Le sondage, qui a recueilli les réponses de représentants de plus de 160compagnies et fiduciaires, de toutes tailles, révèle aussi que la crise financière modifiera sans doute le design des régimes afin de réduire les coûts et les risques, notamment en fermant le volet PD aux nouveaux arrivants. Quelque 40% des régimes actuellement ouverts aux nouveaux arrivants s’attendent de fermer leur régime aux nouveaux employés d’ici trois ans.
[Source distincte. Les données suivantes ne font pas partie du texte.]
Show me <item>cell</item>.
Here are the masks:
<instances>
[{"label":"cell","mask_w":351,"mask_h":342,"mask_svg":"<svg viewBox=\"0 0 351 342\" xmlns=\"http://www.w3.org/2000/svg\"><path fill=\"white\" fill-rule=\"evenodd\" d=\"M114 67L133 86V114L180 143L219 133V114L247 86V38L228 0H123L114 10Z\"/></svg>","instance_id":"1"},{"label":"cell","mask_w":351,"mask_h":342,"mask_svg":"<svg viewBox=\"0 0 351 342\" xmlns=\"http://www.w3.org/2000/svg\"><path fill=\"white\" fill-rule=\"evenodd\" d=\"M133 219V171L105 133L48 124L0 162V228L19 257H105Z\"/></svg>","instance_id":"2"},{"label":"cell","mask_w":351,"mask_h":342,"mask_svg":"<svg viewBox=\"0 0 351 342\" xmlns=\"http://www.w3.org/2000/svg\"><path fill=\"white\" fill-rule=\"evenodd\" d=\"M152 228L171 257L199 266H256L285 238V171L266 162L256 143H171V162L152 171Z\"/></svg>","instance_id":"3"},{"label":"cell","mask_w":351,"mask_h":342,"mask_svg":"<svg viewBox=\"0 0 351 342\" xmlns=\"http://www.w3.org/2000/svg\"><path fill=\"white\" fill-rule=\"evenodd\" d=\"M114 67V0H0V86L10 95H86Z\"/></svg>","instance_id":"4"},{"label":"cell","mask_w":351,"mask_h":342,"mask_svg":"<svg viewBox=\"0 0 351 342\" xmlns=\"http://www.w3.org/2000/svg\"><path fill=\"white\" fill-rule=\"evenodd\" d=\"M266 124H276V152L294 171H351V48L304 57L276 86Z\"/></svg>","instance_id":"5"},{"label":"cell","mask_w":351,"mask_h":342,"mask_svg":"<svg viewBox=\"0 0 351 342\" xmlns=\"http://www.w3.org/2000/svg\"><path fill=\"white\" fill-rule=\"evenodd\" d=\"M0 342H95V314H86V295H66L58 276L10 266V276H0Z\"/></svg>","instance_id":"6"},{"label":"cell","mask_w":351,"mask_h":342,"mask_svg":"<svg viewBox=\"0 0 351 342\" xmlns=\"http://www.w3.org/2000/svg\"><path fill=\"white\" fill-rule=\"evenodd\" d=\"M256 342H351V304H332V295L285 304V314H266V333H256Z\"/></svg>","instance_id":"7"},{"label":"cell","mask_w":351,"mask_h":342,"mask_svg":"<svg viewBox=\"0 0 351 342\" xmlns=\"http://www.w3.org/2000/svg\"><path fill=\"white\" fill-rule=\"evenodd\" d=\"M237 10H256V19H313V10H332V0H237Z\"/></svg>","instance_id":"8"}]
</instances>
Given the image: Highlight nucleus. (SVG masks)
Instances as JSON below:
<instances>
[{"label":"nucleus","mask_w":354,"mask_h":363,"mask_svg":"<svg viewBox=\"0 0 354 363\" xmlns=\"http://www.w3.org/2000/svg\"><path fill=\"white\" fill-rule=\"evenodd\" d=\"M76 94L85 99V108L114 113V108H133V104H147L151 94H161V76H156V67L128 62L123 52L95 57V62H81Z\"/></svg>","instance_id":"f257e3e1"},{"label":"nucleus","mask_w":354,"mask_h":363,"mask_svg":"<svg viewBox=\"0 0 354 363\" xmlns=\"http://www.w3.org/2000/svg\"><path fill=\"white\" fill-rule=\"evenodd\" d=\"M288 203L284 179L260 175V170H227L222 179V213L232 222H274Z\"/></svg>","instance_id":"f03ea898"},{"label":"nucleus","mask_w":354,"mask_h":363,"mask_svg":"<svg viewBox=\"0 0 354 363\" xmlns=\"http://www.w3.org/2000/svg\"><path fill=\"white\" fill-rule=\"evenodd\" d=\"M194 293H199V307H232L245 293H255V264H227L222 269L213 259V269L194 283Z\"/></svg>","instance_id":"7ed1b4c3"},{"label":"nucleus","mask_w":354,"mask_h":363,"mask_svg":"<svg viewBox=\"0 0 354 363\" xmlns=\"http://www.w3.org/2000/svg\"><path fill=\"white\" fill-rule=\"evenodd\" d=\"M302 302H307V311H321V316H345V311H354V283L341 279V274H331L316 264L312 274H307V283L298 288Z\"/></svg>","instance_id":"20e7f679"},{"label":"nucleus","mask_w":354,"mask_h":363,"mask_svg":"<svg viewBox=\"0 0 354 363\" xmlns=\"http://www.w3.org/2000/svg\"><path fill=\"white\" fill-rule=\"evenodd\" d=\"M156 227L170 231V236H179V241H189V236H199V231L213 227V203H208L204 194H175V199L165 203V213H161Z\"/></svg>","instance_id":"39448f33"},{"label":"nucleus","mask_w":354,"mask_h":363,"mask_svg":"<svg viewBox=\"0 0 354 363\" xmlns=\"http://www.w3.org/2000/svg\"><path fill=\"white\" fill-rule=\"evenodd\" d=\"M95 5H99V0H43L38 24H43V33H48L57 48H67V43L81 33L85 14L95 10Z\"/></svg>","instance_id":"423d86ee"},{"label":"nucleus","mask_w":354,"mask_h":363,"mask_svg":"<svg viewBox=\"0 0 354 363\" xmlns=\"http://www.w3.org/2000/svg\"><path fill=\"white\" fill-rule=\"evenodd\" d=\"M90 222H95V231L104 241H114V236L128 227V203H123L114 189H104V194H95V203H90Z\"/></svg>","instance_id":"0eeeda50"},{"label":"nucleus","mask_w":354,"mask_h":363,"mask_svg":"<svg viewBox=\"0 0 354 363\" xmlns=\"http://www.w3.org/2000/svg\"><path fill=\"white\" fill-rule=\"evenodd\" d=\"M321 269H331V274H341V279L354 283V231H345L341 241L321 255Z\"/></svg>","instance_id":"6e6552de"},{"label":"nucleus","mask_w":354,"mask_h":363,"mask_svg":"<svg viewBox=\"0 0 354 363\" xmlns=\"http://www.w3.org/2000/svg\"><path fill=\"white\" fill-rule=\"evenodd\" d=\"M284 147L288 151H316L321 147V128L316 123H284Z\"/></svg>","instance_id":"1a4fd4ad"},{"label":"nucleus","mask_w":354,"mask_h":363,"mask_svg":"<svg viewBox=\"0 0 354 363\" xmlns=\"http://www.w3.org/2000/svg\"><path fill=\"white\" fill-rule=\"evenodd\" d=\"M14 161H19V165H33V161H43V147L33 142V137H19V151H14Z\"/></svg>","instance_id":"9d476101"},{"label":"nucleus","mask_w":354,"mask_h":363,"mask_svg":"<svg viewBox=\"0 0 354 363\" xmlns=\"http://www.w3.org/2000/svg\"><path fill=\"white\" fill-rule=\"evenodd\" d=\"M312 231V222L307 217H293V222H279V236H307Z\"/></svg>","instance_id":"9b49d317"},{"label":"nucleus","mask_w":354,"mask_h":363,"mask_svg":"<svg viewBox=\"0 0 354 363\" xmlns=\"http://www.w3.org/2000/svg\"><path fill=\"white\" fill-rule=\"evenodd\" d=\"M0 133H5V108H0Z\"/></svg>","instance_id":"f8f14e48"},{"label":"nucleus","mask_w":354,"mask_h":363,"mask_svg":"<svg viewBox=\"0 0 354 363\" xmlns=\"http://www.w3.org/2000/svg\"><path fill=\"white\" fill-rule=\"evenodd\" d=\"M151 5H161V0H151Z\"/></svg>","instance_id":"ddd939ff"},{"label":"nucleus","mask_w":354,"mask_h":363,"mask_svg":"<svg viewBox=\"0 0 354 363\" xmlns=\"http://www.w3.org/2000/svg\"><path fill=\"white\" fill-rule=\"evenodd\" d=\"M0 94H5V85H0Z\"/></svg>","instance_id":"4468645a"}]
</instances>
La crise financière a aussi encouragé une surveillance accrue de l’actif et du passif. En effet, environ un tiers des répondants disent surveiller plus fréquemment leur situation et un autre 25% disent vouloir le faire dans la prochaine année.

Pour les régimes à cotisations déterminées, la priorité principale a été la communication avec les participants, surtout en ce qui a trait aux options de placement. Quelque 15% des répondants disent avoir augmenté la fréquence des communications envers les participants, alors qu’un autre 42% disent vouloir le faire dans les 12prochains mois.